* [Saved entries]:
-- Opening Marker --
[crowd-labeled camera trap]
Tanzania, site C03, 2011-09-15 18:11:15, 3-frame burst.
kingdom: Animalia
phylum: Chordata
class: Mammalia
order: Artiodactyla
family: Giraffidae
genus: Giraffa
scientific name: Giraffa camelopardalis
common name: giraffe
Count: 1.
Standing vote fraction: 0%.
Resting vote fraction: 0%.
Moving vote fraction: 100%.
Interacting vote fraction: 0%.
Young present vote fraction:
-- Closing Marker --
* [TASK PROMPT]: Take the entries and copy them out exactly.

* [RESPONSE TO THIS TASK]:
[crowd-labeled camera trap]
Tanzania, site C03, 2011-09-15 18:11:15, 3-frame burst.
kingdom: Animalia
phylum: Chordata
class: Mammalia
order: Artiodactyla
family: Giraffidae
genus: Giraffa
scientific name: Giraffa camelopardalis
common name: giraffe
Count: 1.
Standing vote fraction: 0%.
Resting vote fraction: 0%.
Moving vote fraction: 100%.
Interacting vote fraction: 0%.
Young present vote fraction:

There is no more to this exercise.